Nach der Landtagswahl vom 14. September 1930 ändert sich die politische Wetterlage in Braunschweig dramatisch. Die Linke verliert ihre Mehrheit und die Nazis ziehen mit Hilfe des Bürgerblocks in die Regierung des Landes Braunschweig ein. Als Fraktionsvorsitzender der SPD organisiert Heinrich Jasper den Widerstand gegen die sofort einsetzende Nazifizierung des Landes. Ein Jahr später spitzt sich die Lage noch einmal zu, als der fanatische Nazi Dietrich Klagges zum Minister für Volksbildung und Inneres ernannt wird. Jasper leitet einen Misstrauensantrag gegen Klagges ein, der jedoch knapp scheitert. Das hat schreckliche Folgen, denn die Nazis überziehen Heinrich Jasper mit beispiellosem Hass. Am 18. März 1933 verhaften sie den ehemaligen Ministerpräsidenten und foltern ihn im von der SS besetzten „Volksfreundehaus“ der SPD. Jasper bleibt unbeugsam und verweigert die Unterschrift für den Mandatsverzicht.

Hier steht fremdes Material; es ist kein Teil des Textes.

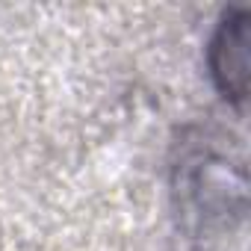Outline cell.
<instances>
[{
    "mask_svg": "<svg viewBox=\"0 0 251 251\" xmlns=\"http://www.w3.org/2000/svg\"><path fill=\"white\" fill-rule=\"evenodd\" d=\"M175 201L195 230L230 227L245 213V166L213 148H195L175 166Z\"/></svg>",
    "mask_w": 251,
    "mask_h": 251,
    "instance_id": "6da1fadb",
    "label": "cell"
},
{
    "mask_svg": "<svg viewBox=\"0 0 251 251\" xmlns=\"http://www.w3.org/2000/svg\"><path fill=\"white\" fill-rule=\"evenodd\" d=\"M207 71L216 92L242 106L248 98V15L245 9L222 12L210 42H207Z\"/></svg>",
    "mask_w": 251,
    "mask_h": 251,
    "instance_id": "7a4b0ae2",
    "label": "cell"
}]
</instances>
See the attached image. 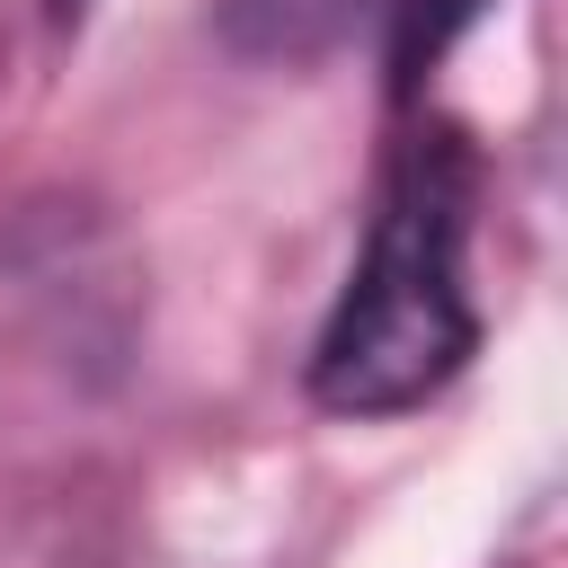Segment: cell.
Instances as JSON below:
<instances>
[{
	"instance_id": "6da1fadb",
	"label": "cell",
	"mask_w": 568,
	"mask_h": 568,
	"mask_svg": "<svg viewBox=\"0 0 568 568\" xmlns=\"http://www.w3.org/2000/svg\"><path fill=\"white\" fill-rule=\"evenodd\" d=\"M479 346V311L462 293V151L426 142L408 151L320 346H311V399L337 417H390L435 399Z\"/></svg>"
}]
</instances>
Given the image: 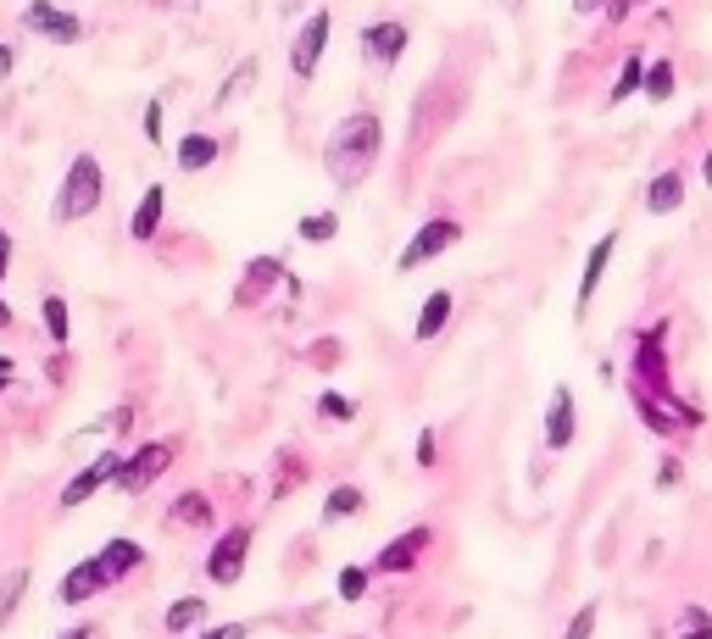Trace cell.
Here are the masks:
<instances>
[{
  "instance_id": "cell-14",
  "label": "cell",
  "mask_w": 712,
  "mask_h": 639,
  "mask_svg": "<svg viewBox=\"0 0 712 639\" xmlns=\"http://www.w3.org/2000/svg\"><path fill=\"white\" fill-rule=\"evenodd\" d=\"M679 206H685V173H679V167L657 173V178L646 184V212L669 217V212H679Z\"/></svg>"
},
{
  "instance_id": "cell-21",
  "label": "cell",
  "mask_w": 712,
  "mask_h": 639,
  "mask_svg": "<svg viewBox=\"0 0 712 639\" xmlns=\"http://www.w3.org/2000/svg\"><path fill=\"white\" fill-rule=\"evenodd\" d=\"M362 506H367V501H362L357 484H335V489L323 496V523H346V517H357Z\"/></svg>"
},
{
  "instance_id": "cell-41",
  "label": "cell",
  "mask_w": 712,
  "mask_h": 639,
  "mask_svg": "<svg viewBox=\"0 0 712 639\" xmlns=\"http://www.w3.org/2000/svg\"><path fill=\"white\" fill-rule=\"evenodd\" d=\"M607 17H612V23H624V17H629V0H607Z\"/></svg>"
},
{
  "instance_id": "cell-46",
  "label": "cell",
  "mask_w": 712,
  "mask_h": 639,
  "mask_svg": "<svg viewBox=\"0 0 712 639\" xmlns=\"http://www.w3.org/2000/svg\"><path fill=\"white\" fill-rule=\"evenodd\" d=\"M574 7H579V12H590V7H596V0H574Z\"/></svg>"
},
{
  "instance_id": "cell-42",
  "label": "cell",
  "mask_w": 712,
  "mask_h": 639,
  "mask_svg": "<svg viewBox=\"0 0 712 639\" xmlns=\"http://www.w3.org/2000/svg\"><path fill=\"white\" fill-rule=\"evenodd\" d=\"M12 73V51H7V45H0V78H7Z\"/></svg>"
},
{
  "instance_id": "cell-48",
  "label": "cell",
  "mask_w": 712,
  "mask_h": 639,
  "mask_svg": "<svg viewBox=\"0 0 712 639\" xmlns=\"http://www.w3.org/2000/svg\"><path fill=\"white\" fill-rule=\"evenodd\" d=\"M7 378H12V373H0V389H7Z\"/></svg>"
},
{
  "instance_id": "cell-23",
  "label": "cell",
  "mask_w": 712,
  "mask_h": 639,
  "mask_svg": "<svg viewBox=\"0 0 712 639\" xmlns=\"http://www.w3.org/2000/svg\"><path fill=\"white\" fill-rule=\"evenodd\" d=\"M635 412L646 417V428H651V434H679V417H674V412H662V401H657V396H646V389H635Z\"/></svg>"
},
{
  "instance_id": "cell-29",
  "label": "cell",
  "mask_w": 712,
  "mask_h": 639,
  "mask_svg": "<svg viewBox=\"0 0 712 639\" xmlns=\"http://www.w3.org/2000/svg\"><path fill=\"white\" fill-rule=\"evenodd\" d=\"M301 239H312V245H323V239H335L340 234V217L335 212H317V217H301V228H296Z\"/></svg>"
},
{
  "instance_id": "cell-18",
  "label": "cell",
  "mask_w": 712,
  "mask_h": 639,
  "mask_svg": "<svg viewBox=\"0 0 712 639\" xmlns=\"http://www.w3.org/2000/svg\"><path fill=\"white\" fill-rule=\"evenodd\" d=\"M217 156H223V145H217L212 134H201V128L178 139V167H184V173H201V167H212Z\"/></svg>"
},
{
  "instance_id": "cell-28",
  "label": "cell",
  "mask_w": 712,
  "mask_h": 639,
  "mask_svg": "<svg viewBox=\"0 0 712 639\" xmlns=\"http://www.w3.org/2000/svg\"><path fill=\"white\" fill-rule=\"evenodd\" d=\"M674 634L679 639H712V612L707 606H685L679 623H674Z\"/></svg>"
},
{
  "instance_id": "cell-22",
  "label": "cell",
  "mask_w": 712,
  "mask_h": 639,
  "mask_svg": "<svg viewBox=\"0 0 712 639\" xmlns=\"http://www.w3.org/2000/svg\"><path fill=\"white\" fill-rule=\"evenodd\" d=\"M640 89H646V62H640V57H629V62H624V73H619V84L607 89V106H624L629 95H640Z\"/></svg>"
},
{
  "instance_id": "cell-9",
  "label": "cell",
  "mask_w": 712,
  "mask_h": 639,
  "mask_svg": "<svg viewBox=\"0 0 712 639\" xmlns=\"http://www.w3.org/2000/svg\"><path fill=\"white\" fill-rule=\"evenodd\" d=\"M23 28L39 34V39H51V45H73V39H84V23H78L73 12L51 7V0H28V7H23Z\"/></svg>"
},
{
  "instance_id": "cell-13",
  "label": "cell",
  "mask_w": 712,
  "mask_h": 639,
  "mask_svg": "<svg viewBox=\"0 0 712 639\" xmlns=\"http://www.w3.org/2000/svg\"><path fill=\"white\" fill-rule=\"evenodd\" d=\"M546 446L551 451H567L574 446V389H551V406H546Z\"/></svg>"
},
{
  "instance_id": "cell-44",
  "label": "cell",
  "mask_w": 712,
  "mask_h": 639,
  "mask_svg": "<svg viewBox=\"0 0 712 639\" xmlns=\"http://www.w3.org/2000/svg\"><path fill=\"white\" fill-rule=\"evenodd\" d=\"M62 639H95V634H89V628H67Z\"/></svg>"
},
{
  "instance_id": "cell-1",
  "label": "cell",
  "mask_w": 712,
  "mask_h": 639,
  "mask_svg": "<svg viewBox=\"0 0 712 639\" xmlns=\"http://www.w3.org/2000/svg\"><path fill=\"white\" fill-rule=\"evenodd\" d=\"M378 151H385V123H378L373 112H351V117L335 123V134H328L323 167H328V178H335L340 189H357L378 167Z\"/></svg>"
},
{
  "instance_id": "cell-7",
  "label": "cell",
  "mask_w": 712,
  "mask_h": 639,
  "mask_svg": "<svg viewBox=\"0 0 712 639\" xmlns=\"http://www.w3.org/2000/svg\"><path fill=\"white\" fill-rule=\"evenodd\" d=\"M167 462H173V446H139L123 467H117V489H123V496H146V489L167 473Z\"/></svg>"
},
{
  "instance_id": "cell-3",
  "label": "cell",
  "mask_w": 712,
  "mask_h": 639,
  "mask_svg": "<svg viewBox=\"0 0 712 639\" xmlns=\"http://www.w3.org/2000/svg\"><path fill=\"white\" fill-rule=\"evenodd\" d=\"M462 239V223L457 217H429V223H423L407 245H401V256H396V267L401 273H417V267H429L435 256H446L451 251V245Z\"/></svg>"
},
{
  "instance_id": "cell-36",
  "label": "cell",
  "mask_w": 712,
  "mask_h": 639,
  "mask_svg": "<svg viewBox=\"0 0 712 639\" xmlns=\"http://www.w3.org/2000/svg\"><path fill=\"white\" fill-rule=\"evenodd\" d=\"M435 456H440V446H435V428H423V439H417V462H423V467H435Z\"/></svg>"
},
{
  "instance_id": "cell-2",
  "label": "cell",
  "mask_w": 712,
  "mask_h": 639,
  "mask_svg": "<svg viewBox=\"0 0 712 639\" xmlns=\"http://www.w3.org/2000/svg\"><path fill=\"white\" fill-rule=\"evenodd\" d=\"M101 195H107V173H101V162H95L89 151L73 156V167L62 173V189H57V223H78V217H89L95 206H101Z\"/></svg>"
},
{
  "instance_id": "cell-25",
  "label": "cell",
  "mask_w": 712,
  "mask_h": 639,
  "mask_svg": "<svg viewBox=\"0 0 712 639\" xmlns=\"http://www.w3.org/2000/svg\"><path fill=\"white\" fill-rule=\"evenodd\" d=\"M45 328H51L57 346H67V339H73V317H67V301H62V295H45Z\"/></svg>"
},
{
  "instance_id": "cell-12",
  "label": "cell",
  "mask_w": 712,
  "mask_h": 639,
  "mask_svg": "<svg viewBox=\"0 0 712 639\" xmlns=\"http://www.w3.org/2000/svg\"><path fill=\"white\" fill-rule=\"evenodd\" d=\"M423 551H429V528H412L407 539H390V546H385V551H378V562H373V573H412Z\"/></svg>"
},
{
  "instance_id": "cell-43",
  "label": "cell",
  "mask_w": 712,
  "mask_h": 639,
  "mask_svg": "<svg viewBox=\"0 0 712 639\" xmlns=\"http://www.w3.org/2000/svg\"><path fill=\"white\" fill-rule=\"evenodd\" d=\"M701 178H707V189H712V151L701 156Z\"/></svg>"
},
{
  "instance_id": "cell-5",
  "label": "cell",
  "mask_w": 712,
  "mask_h": 639,
  "mask_svg": "<svg viewBox=\"0 0 712 639\" xmlns=\"http://www.w3.org/2000/svg\"><path fill=\"white\" fill-rule=\"evenodd\" d=\"M362 62L373 67V73H390L401 57H407V45H412V34H407V23H396V17H385V23H367L362 28Z\"/></svg>"
},
{
  "instance_id": "cell-37",
  "label": "cell",
  "mask_w": 712,
  "mask_h": 639,
  "mask_svg": "<svg viewBox=\"0 0 712 639\" xmlns=\"http://www.w3.org/2000/svg\"><path fill=\"white\" fill-rule=\"evenodd\" d=\"M146 139H151V145H162V101H151V106H146Z\"/></svg>"
},
{
  "instance_id": "cell-4",
  "label": "cell",
  "mask_w": 712,
  "mask_h": 639,
  "mask_svg": "<svg viewBox=\"0 0 712 639\" xmlns=\"http://www.w3.org/2000/svg\"><path fill=\"white\" fill-rule=\"evenodd\" d=\"M328 28H335V17H328V7H317V12L296 28V39H290V73H296L301 84L317 78V62H323V51H328Z\"/></svg>"
},
{
  "instance_id": "cell-19",
  "label": "cell",
  "mask_w": 712,
  "mask_h": 639,
  "mask_svg": "<svg viewBox=\"0 0 712 639\" xmlns=\"http://www.w3.org/2000/svg\"><path fill=\"white\" fill-rule=\"evenodd\" d=\"M162 206H167V189H162V184H151L146 195H139L128 234H134V239H151V234H157V223H162Z\"/></svg>"
},
{
  "instance_id": "cell-35",
  "label": "cell",
  "mask_w": 712,
  "mask_h": 639,
  "mask_svg": "<svg viewBox=\"0 0 712 639\" xmlns=\"http://www.w3.org/2000/svg\"><path fill=\"white\" fill-rule=\"evenodd\" d=\"M590 628H596V606H579V617L567 623V634H562V639H590Z\"/></svg>"
},
{
  "instance_id": "cell-50",
  "label": "cell",
  "mask_w": 712,
  "mask_h": 639,
  "mask_svg": "<svg viewBox=\"0 0 712 639\" xmlns=\"http://www.w3.org/2000/svg\"><path fill=\"white\" fill-rule=\"evenodd\" d=\"M629 7H640V0H629Z\"/></svg>"
},
{
  "instance_id": "cell-24",
  "label": "cell",
  "mask_w": 712,
  "mask_h": 639,
  "mask_svg": "<svg viewBox=\"0 0 712 639\" xmlns=\"http://www.w3.org/2000/svg\"><path fill=\"white\" fill-rule=\"evenodd\" d=\"M201 623H207V601L201 596H184V601L167 606V628L173 634H189V628H201Z\"/></svg>"
},
{
  "instance_id": "cell-45",
  "label": "cell",
  "mask_w": 712,
  "mask_h": 639,
  "mask_svg": "<svg viewBox=\"0 0 712 639\" xmlns=\"http://www.w3.org/2000/svg\"><path fill=\"white\" fill-rule=\"evenodd\" d=\"M0 328H12V306L7 301H0Z\"/></svg>"
},
{
  "instance_id": "cell-30",
  "label": "cell",
  "mask_w": 712,
  "mask_h": 639,
  "mask_svg": "<svg viewBox=\"0 0 712 639\" xmlns=\"http://www.w3.org/2000/svg\"><path fill=\"white\" fill-rule=\"evenodd\" d=\"M273 278H278V262H267V256L251 262V273H246V284H240V301H257V289L273 284Z\"/></svg>"
},
{
  "instance_id": "cell-34",
  "label": "cell",
  "mask_w": 712,
  "mask_h": 639,
  "mask_svg": "<svg viewBox=\"0 0 712 639\" xmlns=\"http://www.w3.org/2000/svg\"><path fill=\"white\" fill-rule=\"evenodd\" d=\"M685 484V467L674 462V456H662V467H657V489H679Z\"/></svg>"
},
{
  "instance_id": "cell-39",
  "label": "cell",
  "mask_w": 712,
  "mask_h": 639,
  "mask_svg": "<svg viewBox=\"0 0 712 639\" xmlns=\"http://www.w3.org/2000/svg\"><path fill=\"white\" fill-rule=\"evenodd\" d=\"M317 346H323V351H317V367H335V362H340V339H317Z\"/></svg>"
},
{
  "instance_id": "cell-40",
  "label": "cell",
  "mask_w": 712,
  "mask_h": 639,
  "mask_svg": "<svg viewBox=\"0 0 712 639\" xmlns=\"http://www.w3.org/2000/svg\"><path fill=\"white\" fill-rule=\"evenodd\" d=\"M7 267H12V234L0 228V278H7Z\"/></svg>"
},
{
  "instance_id": "cell-15",
  "label": "cell",
  "mask_w": 712,
  "mask_h": 639,
  "mask_svg": "<svg viewBox=\"0 0 712 639\" xmlns=\"http://www.w3.org/2000/svg\"><path fill=\"white\" fill-rule=\"evenodd\" d=\"M612 245H619V234H601V239L590 245V256H585L579 301H574V312H579V317H585V312H590V301H596V284H601V273H607V256H612Z\"/></svg>"
},
{
  "instance_id": "cell-6",
  "label": "cell",
  "mask_w": 712,
  "mask_h": 639,
  "mask_svg": "<svg viewBox=\"0 0 712 639\" xmlns=\"http://www.w3.org/2000/svg\"><path fill=\"white\" fill-rule=\"evenodd\" d=\"M662 334H669V328H651L640 339V351H635V389H646V396L674 406V378H669V356H662Z\"/></svg>"
},
{
  "instance_id": "cell-26",
  "label": "cell",
  "mask_w": 712,
  "mask_h": 639,
  "mask_svg": "<svg viewBox=\"0 0 712 639\" xmlns=\"http://www.w3.org/2000/svg\"><path fill=\"white\" fill-rule=\"evenodd\" d=\"M257 67H262V62H257V57H246V62H240V67H234V73H228V84H223V89H217V106H228V101H234V95H246V89H251V84H257Z\"/></svg>"
},
{
  "instance_id": "cell-11",
  "label": "cell",
  "mask_w": 712,
  "mask_h": 639,
  "mask_svg": "<svg viewBox=\"0 0 712 639\" xmlns=\"http://www.w3.org/2000/svg\"><path fill=\"white\" fill-rule=\"evenodd\" d=\"M117 467H123V456L117 451H107V456H95L67 489H62V506H84L89 496H95V489H101V484H112L117 478Z\"/></svg>"
},
{
  "instance_id": "cell-8",
  "label": "cell",
  "mask_w": 712,
  "mask_h": 639,
  "mask_svg": "<svg viewBox=\"0 0 712 639\" xmlns=\"http://www.w3.org/2000/svg\"><path fill=\"white\" fill-rule=\"evenodd\" d=\"M246 556H251V528L234 523L217 546H212V556H207V578H212V584H240Z\"/></svg>"
},
{
  "instance_id": "cell-27",
  "label": "cell",
  "mask_w": 712,
  "mask_h": 639,
  "mask_svg": "<svg viewBox=\"0 0 712 639\" xmlns=\"http://www.w3.org/2000/svg\"><path fill=\"white\" fill-rule=\"evenodd\" d=\"M674 89H679V78H674V62H657V67H646V89H640V95H651V101H669Z\"/></svg>"
},
{
  "instance_id": "cell-49",
  "label": "cell",
  "mask_w": 712,
  "mask_h": 639,
  "mask_svg": "<svg viewBox=\"0 0 712 639\" xmlns=\"http://www.w3.org/2000/svg\"><path fill=\"white\" fill-rule=\"evenodd\" d=\"M507 7H517V0H507Z\"/></svg>"
},
{
  "instance_id": "cell-31",
  "label": "cell",
  "mask_w": 712,
  "mask_h": 639,
  "mask_svg": "<svg viewBox=\"0 0 712 639\" xmlns=\"http://www.w3.org/2000/svg\"><path fill=\"white\" fill-rule=\"evenodd\" d=\"M317 412H323L328 423H351V417H357V406H351L346 396H335V389H328V396L317 401Z\"/></svg>"
},
{
  "instance_id": "cell-32",
  "label": "cell",
  "mask_w": 712,
  "mask_h": 639,
  "mask_svg": "<svg viewBox=\"0 0 712 639\" xmlns=\"http://www.w3.org/2000/svg\"><path fill=\"white\" fill-rule=\"evenodd\" d=\"M17 589H28V567L7 573V584H0V623H7V612H12V601H17Z\"/></svg>"
},
{
  "instance_id": "cell-20",
  "label": "cell",
  "mask_w": 712,
  "mask_h": 639,
  "mask_svg": "<svg viewBox=\"0 0 712 639\" xmlns=\"http://www.w3.org/2000/svg\"><path fill=\"white\" fill-rule=\"evenodd\" d=\"M167 523H173V528H212V501L189 489V496H178V501L167 506Z\"/></svg>"
},
{
  "instance_id": "cell-16",
  "label": "cell",
  "mask_w": 712,
  "mask_h": 639,
  "mask_svg": "<svg viewBox=\"0 0 712 639\" xmlns=\"http://www.w3.org/2000/svg\"><path fill=\"white\" fill-rule=\"evenodd\" d=\"M451 312H457V301H451V289H435V295H423V312H417V339L429 346V339H440L446 334V323H451Z\"/></svg>"
},
{
  "instance_id": "cell-10",
  "label": "cell",
  "mask_w": 712,
  "mask_h": 639,
  "mask_svg": "<svg viewBox=\"0 0 712 639\" xmlns=\"http://www.w3.org/2000/svg\"><path fill=\"white\" fill-rule=\"evenodd\" d=\"M112 578H107V567L101 562H78V567H67L62 573V584H57V601L62 606H84V601H95V596H101V589H107Z\"/></svg>"
},
{
  "instance_id": "cell-33",
  "label": "cell",
  "mask_w": 712,
  "mask_h": 639,
  "mask_svg": "<svg viewBox=\"0 0 712 639\" xmlns=\"http://www.w3.org/2000/svg\"><path fill=\"white\" fill-rule=\"evenodd\" d=\"M367 596V567H346L340 573V601H362Z\"/></svg>"
},
{
  "instance_id": "cell-38",
  "label": "cell",
  "mask_w": 712,
  "mask_h": 639,
  "mask_svg": "<svg viewBox=\"0 0 712 639\" xmlns=\"http://www.w3.org/2000/svg\"><path fill=\"white\" fill-rule=\"evenodd\" d=\"M246 634H251L246 623H223V628H207L201 639H246Z\"/></svg>"
},
{
  "instance_id": "cell-47",
  "label": "cell",
  "mask_w": 712,
  "mask_h": 639,
  "mask_svg": "<svg viewBox=\"0 0 712 639\" xmlns=\"http://www.w3.org/2000/svg\"><path fill=\"white\" fill-rule=\"evenodd\" d=\"M162 7H189V0H162Z\"/></svg>"
},
{
  "instance_id": "cell-17",
  "label": "cell",
  "mask_w": 712,
  "mask_h": 639,
  "mask_svg": "<svg viewBox=\"0 0 712 639\" xmlns=\"http://www.w3.org/2000/svg\"><path fill=\"white\" fill-rule=\"evenodd\" d=\"M95 562L107 567V578H128L134 567H146V546H134V539H107Z\"/></svg>"
}]
</instances>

Tödliche Rache der Nationalsozialisten

Ohne jedes, auch nur scheinrechtliche, Verfahren wird Heinrich Jasper im Braunschweiger Gefängnis Rennelberg inhaftiert und mit totaler Kontaktsperre belegt. Ein Entlassungsgesuch bescheidet der inzwischen zum Ministerpräsidenten avancierte Dietrich Klagges mit den Worten: „Eine Entlassung aus der Schutzhaft ist nach Lage der Dinge nicht zweckmäßig, vielmehr ist eine Überführung in ein preußisches Konzentrationslager beabsichtigt.“ Bis 1935 bleibt Heinrich Jasper im Rennelberg inhaftiert, dann wird er in das Konzentrationslager Dachau verbracht. Im Juni 1938 wird Jasper überraschenderweise freigelassen, muss sich aber jeden Tag bei der Gestapo melden. Da er aus der Rechtsanwaltskammer ausgeschlossen worden ist, lebt Jasper zurückgezogen von Ersparnissen. Politische Kontakte sind eher zufällig.

Die letzte Etappe seines Leidensweges beginnt am 22. August 1944, als im Zuge der „Aktion Gitter“ alle ehemaligen sozialdemokratischen Funktionäre verhaftet werden. Heinrich Jasper wird in das Konzentrationslager Sachsenhausen und am 10. Februar 1945 nach Bergen-Belsen verbracht. Dort stirbt er ausgemergelt nach schweren Misshandlungen am 19. Februar an Flecktyphus. Nach der Zerschlagung des Faschismus wird die Kaiser-Wilhelm-Straße in jenem Bezirk Braunschweigs, in dem Heinrich Jasper 1903 zum ersten Mal ein politisches Mandat erringen konnte, in Jasperallee umbenannt.